- Dördüncü kat gök, senin nurunla dolu. Hâşa, senin durağın ahır değildir.
- چرخ چارم هم ز نور تو پرست ** حاش لله که مقامت آخرست
- Sen, bir iş için ahırdasın ama gökyüzünden de yücesin sen, yıldızlardan da.
- تو ز چرخ و اختران هم برتری ** گرچه بهر مصلحت در آخری
- İmrahor başkadır, eşek başka. Her ahıra giden eşek değildir. 2550
- میر آخر دیگر و خر دیگرست ** نه هر آنک اندر آخر شد خرست
- Neden böyle eşeğin kuyruğuna yapıştık, ardına düştük? Gül bahçesinden, güllerden bahset.

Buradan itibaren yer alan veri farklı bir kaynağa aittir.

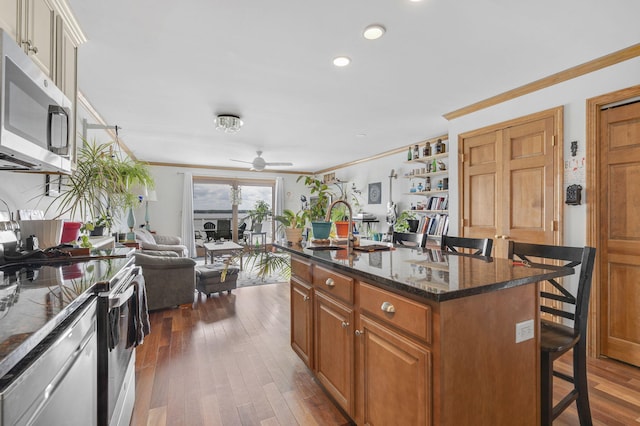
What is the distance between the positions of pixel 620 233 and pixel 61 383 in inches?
141

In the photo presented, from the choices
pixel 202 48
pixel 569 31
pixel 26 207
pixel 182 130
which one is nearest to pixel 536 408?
pixel 569 31

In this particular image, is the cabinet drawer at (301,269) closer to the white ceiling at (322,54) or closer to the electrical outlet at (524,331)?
the electrical outlet at (524,331)

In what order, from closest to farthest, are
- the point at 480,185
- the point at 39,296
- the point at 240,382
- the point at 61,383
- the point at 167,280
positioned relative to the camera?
the point at 61,383, the point at 39,296, the point at 240,382, the point at 480,185, the point at 167,280

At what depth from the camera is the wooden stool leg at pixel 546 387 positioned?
1447 mm

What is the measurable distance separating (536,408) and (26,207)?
129 inches

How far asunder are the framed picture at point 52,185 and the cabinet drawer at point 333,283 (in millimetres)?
2212

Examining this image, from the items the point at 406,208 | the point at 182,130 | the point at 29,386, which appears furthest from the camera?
the point at 406,208

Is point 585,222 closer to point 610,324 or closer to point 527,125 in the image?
point 610,324

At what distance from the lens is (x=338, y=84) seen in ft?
9.88

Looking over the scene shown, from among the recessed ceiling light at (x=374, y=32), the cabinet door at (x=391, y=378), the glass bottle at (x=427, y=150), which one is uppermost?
the recessed ceiling light at (x=374, y=32)

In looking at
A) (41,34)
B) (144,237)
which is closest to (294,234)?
(41,34)

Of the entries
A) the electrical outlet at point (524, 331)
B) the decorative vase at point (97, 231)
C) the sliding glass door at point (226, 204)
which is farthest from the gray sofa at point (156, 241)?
the electrical outlet at point (524, 331)

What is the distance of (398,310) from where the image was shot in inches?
50.3

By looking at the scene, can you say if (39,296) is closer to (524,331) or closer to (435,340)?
(435,340)
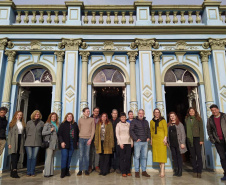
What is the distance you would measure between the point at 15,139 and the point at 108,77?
388 cm

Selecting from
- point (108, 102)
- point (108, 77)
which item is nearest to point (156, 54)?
point (108, 77)

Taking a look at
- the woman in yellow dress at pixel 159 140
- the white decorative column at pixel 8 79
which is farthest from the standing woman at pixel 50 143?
the woman in yellow dress at pixel 159 140

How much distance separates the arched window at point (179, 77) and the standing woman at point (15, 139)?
528cm

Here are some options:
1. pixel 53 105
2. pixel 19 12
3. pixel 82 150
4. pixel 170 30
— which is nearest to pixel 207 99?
pixel 170 30

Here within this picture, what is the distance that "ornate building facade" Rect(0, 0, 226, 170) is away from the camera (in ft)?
23.9

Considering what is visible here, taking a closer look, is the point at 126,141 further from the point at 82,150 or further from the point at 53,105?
the point at 53,105

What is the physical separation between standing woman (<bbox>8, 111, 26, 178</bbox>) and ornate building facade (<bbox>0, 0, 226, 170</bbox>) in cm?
181

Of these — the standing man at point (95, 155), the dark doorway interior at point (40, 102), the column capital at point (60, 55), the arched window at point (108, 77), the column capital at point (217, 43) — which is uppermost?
the column capital at point (217, 43)

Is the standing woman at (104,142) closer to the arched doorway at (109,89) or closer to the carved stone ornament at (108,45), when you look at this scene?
the arched doorway at (109,89)

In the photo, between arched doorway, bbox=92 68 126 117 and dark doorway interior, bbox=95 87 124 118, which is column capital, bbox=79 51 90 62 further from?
dark doorway interior, bbox=95 87 124 118

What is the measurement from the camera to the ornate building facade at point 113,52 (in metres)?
7.30

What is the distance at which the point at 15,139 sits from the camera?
17.6 feet

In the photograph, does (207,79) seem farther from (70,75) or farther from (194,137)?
(70,75)

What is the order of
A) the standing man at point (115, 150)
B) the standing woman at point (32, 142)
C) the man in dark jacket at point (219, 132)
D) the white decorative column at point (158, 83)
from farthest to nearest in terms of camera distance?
the white decorative column at point (158, 83), the standing man at point (115, 150), the standing woman at point (32, 142), the man in dark jacket at point (219, 132)
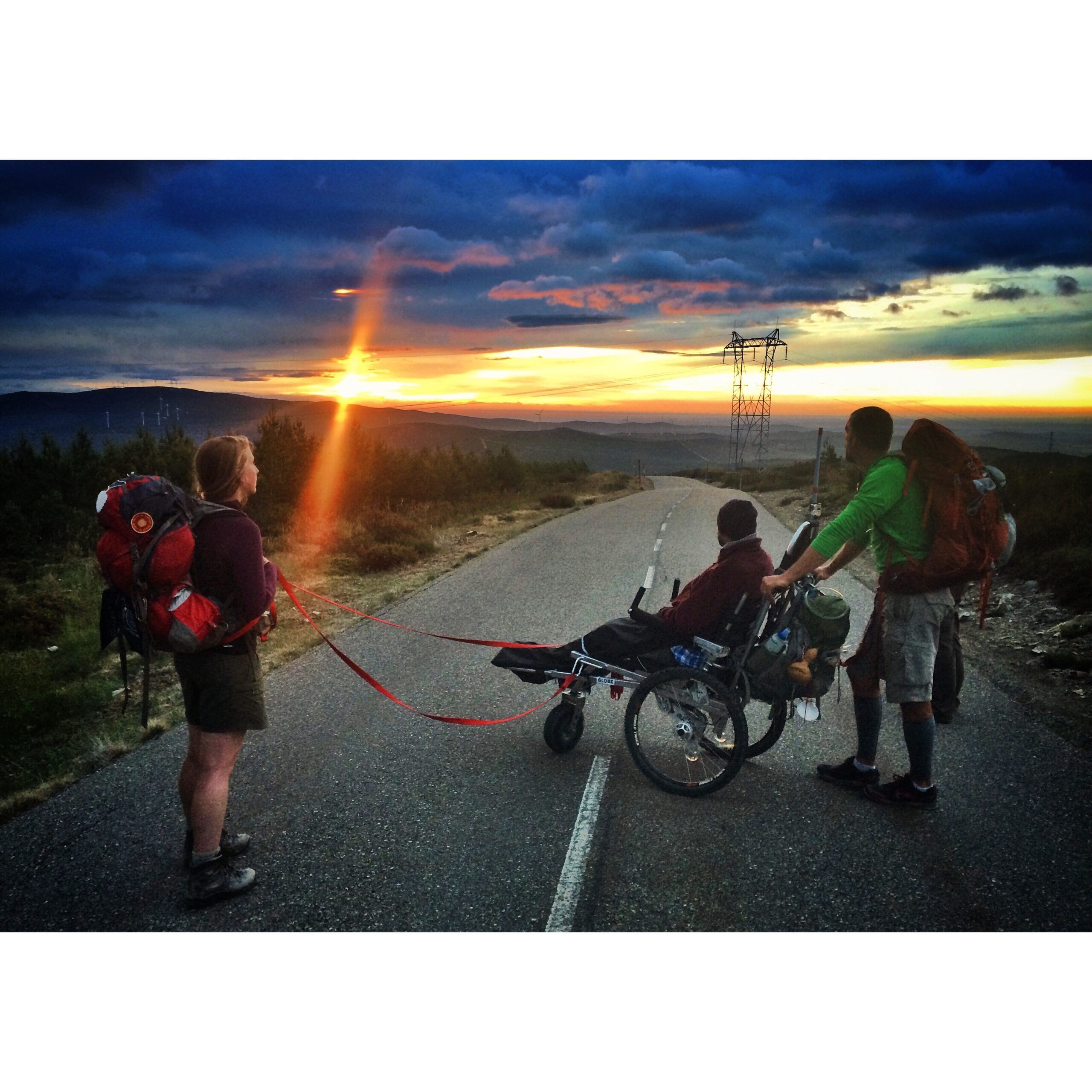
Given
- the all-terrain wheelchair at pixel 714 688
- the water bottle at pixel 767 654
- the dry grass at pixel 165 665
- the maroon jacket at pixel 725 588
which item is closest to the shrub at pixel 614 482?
the dry grass at pixel 165 665

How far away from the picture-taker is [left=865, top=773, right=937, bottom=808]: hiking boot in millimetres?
3551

- چه در افتادیم در دنبال خر ** از گلستان گوی و از گلهای تر
- Narı, turuncu, elma dalını söyle. Şarabı ve sayısız güzelleri anlat.

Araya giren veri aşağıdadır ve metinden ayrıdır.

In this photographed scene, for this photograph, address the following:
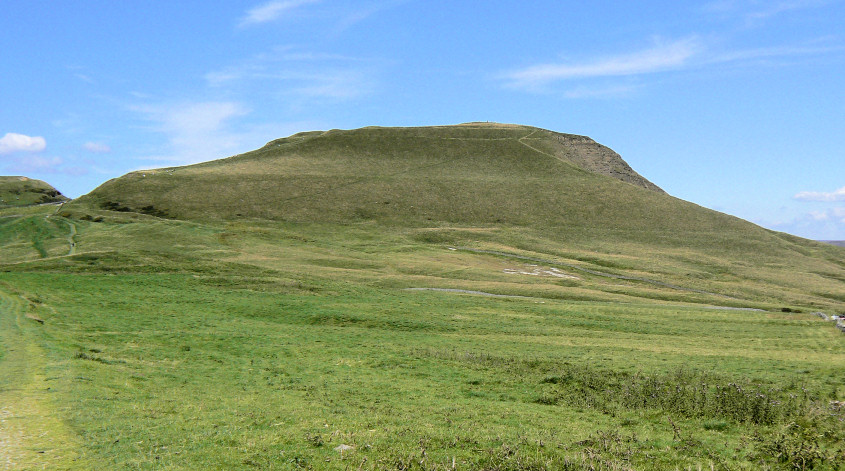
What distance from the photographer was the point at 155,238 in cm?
9612

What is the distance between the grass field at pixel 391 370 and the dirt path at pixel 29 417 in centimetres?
9

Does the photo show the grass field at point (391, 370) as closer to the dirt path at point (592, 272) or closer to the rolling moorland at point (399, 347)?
the rolling moorland at point (399, 347)

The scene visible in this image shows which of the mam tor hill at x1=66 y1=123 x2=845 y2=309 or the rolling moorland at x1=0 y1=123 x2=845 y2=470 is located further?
the mam tor hill at x1=66 y1=123 x2=845 y2=309

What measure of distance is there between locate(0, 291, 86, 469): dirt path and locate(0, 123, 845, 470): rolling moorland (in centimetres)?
9

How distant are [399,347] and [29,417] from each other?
22934 mm

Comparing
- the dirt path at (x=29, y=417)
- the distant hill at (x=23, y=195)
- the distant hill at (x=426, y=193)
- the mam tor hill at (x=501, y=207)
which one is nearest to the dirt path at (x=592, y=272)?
the mam tor hill at (x=501, y=207)

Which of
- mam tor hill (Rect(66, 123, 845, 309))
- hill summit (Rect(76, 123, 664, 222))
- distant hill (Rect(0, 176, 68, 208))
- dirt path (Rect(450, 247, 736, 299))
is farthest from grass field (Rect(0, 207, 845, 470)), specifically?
distant hill (Rect(0, 176, 68, 208))

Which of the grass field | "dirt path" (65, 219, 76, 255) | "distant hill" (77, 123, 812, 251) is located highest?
"distant hill" (77, 123, 812, 251)

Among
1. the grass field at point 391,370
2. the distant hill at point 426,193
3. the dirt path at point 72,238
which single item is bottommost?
the grass field at point 391,370

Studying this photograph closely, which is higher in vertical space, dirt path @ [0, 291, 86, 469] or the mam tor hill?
the mam tor hill

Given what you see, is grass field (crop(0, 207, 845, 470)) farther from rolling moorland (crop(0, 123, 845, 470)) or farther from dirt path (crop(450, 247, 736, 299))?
dirt path (crop(450, 247, 736, 299))

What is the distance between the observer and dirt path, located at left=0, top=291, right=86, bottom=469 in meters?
13.9

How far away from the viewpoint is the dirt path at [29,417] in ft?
45.6

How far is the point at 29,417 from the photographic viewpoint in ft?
56.3
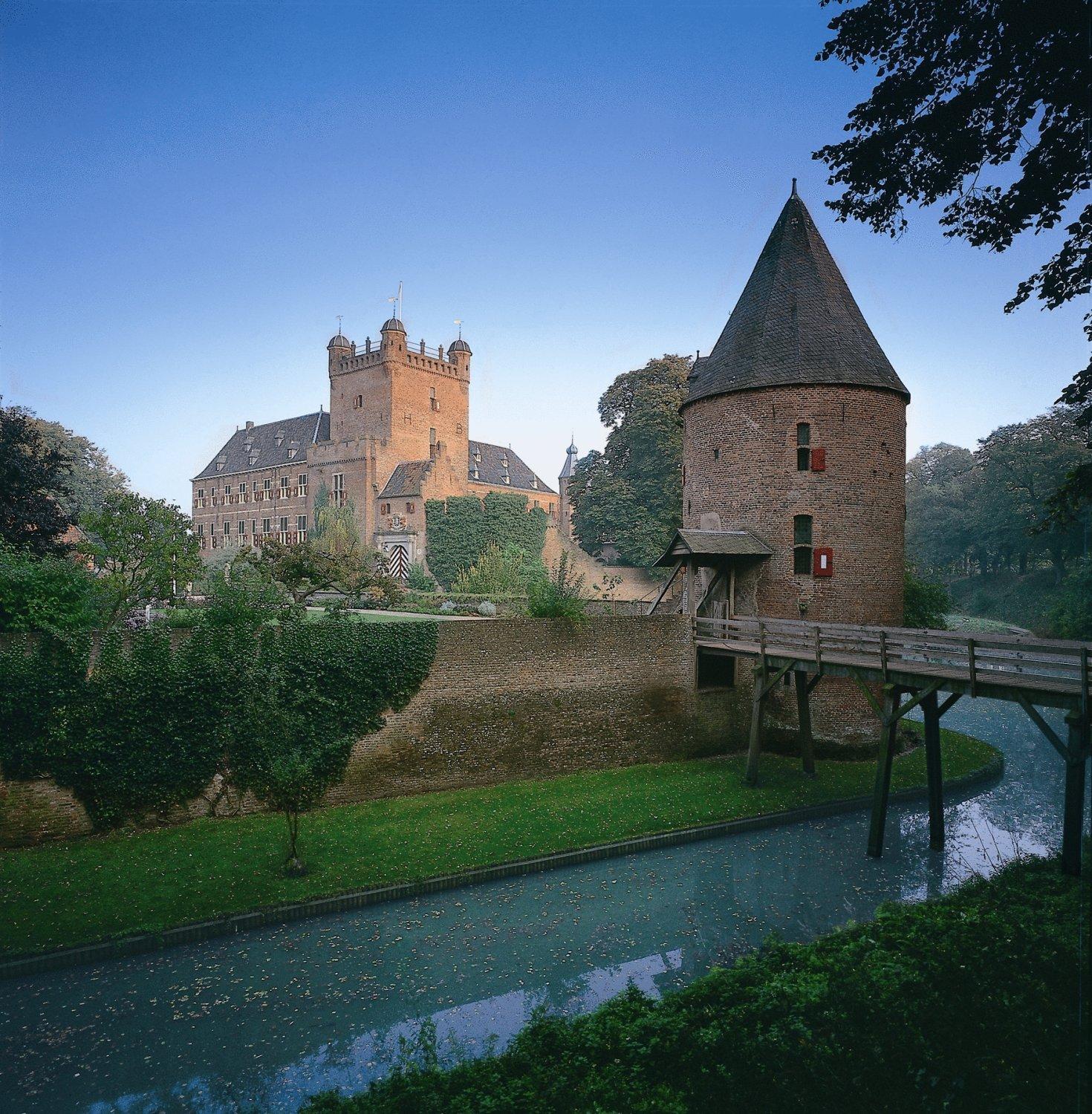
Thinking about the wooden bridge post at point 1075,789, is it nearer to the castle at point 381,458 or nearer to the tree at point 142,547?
the tree at point 142,547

- از انار و از ترنج و شاخ سیب ** وز شراب و شاهدان بیحساب
- Yahut dalgası inci olan, incisi söyleyen, gören denizi,
- یا از آن دریا که موجش گوهرست ** گوهرش گوینده و بیناورست
- Yahut gül devşiren, yumurtaları altından, gümüşten olan kuşları söyle.

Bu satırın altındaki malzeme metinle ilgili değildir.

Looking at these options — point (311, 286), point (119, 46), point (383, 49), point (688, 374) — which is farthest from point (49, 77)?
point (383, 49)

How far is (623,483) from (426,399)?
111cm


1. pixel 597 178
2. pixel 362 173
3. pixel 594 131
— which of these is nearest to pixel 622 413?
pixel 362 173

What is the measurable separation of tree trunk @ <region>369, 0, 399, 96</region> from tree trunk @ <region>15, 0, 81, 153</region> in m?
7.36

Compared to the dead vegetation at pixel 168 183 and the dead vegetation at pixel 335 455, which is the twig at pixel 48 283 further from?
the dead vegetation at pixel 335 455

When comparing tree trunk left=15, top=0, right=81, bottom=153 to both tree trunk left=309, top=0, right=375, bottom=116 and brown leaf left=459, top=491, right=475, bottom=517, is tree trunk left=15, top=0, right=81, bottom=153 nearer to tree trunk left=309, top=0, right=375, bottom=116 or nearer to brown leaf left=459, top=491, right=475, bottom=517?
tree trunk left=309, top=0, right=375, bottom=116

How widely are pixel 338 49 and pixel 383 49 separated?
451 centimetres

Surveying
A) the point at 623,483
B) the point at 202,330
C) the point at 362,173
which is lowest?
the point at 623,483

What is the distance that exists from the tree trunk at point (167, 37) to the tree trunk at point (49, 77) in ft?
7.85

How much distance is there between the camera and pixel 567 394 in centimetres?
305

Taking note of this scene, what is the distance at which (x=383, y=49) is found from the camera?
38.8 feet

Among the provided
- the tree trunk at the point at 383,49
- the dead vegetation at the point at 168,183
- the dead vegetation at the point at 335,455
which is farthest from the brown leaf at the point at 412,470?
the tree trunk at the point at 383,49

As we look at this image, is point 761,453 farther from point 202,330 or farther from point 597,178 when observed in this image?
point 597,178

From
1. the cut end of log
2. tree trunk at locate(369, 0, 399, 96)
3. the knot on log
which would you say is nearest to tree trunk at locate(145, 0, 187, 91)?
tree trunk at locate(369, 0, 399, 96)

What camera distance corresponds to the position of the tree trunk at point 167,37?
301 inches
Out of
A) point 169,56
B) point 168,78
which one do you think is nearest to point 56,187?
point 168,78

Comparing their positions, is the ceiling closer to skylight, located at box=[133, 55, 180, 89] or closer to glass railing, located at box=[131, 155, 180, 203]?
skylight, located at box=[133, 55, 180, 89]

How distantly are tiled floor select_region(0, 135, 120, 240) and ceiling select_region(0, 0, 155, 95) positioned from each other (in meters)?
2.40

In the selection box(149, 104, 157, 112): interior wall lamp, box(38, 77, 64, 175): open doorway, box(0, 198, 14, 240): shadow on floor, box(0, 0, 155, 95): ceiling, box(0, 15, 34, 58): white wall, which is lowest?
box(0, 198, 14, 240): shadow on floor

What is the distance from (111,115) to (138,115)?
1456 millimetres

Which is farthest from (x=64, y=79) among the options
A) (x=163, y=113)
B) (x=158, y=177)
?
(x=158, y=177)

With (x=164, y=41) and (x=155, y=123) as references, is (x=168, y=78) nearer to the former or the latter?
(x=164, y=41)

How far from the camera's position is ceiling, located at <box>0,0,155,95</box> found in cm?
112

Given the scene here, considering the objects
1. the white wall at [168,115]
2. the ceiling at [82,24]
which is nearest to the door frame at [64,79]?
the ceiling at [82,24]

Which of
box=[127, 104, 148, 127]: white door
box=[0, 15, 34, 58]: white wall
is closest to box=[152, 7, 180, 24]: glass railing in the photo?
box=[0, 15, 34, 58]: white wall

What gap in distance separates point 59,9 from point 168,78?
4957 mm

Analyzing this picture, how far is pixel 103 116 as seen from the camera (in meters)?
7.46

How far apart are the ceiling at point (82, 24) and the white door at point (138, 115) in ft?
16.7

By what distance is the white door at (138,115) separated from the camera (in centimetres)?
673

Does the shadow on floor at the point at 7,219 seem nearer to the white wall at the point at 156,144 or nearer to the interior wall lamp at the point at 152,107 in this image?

- یا از آن مرغان که گلچین میکنند ** بیضهها زرین و سیمین میکنند
- Yahut da ceylânları besleyen, hem sırt üstü, hem yüzükoyun uçan doğan kuşlarından bahset. 2555
- یا از آن بازان که کبکان پرورند ** هم نگون اشکم هم استان میپرند
- Alemde gizli merdivenler vardır, basamak basamak tâ göğe kadar.
- نردبانهاییست پنهان در جهان ** پایه پایه تا عنان آسمان
- Her bulutun başka bir merdiveni vardır, her gidişin başka bir göğü.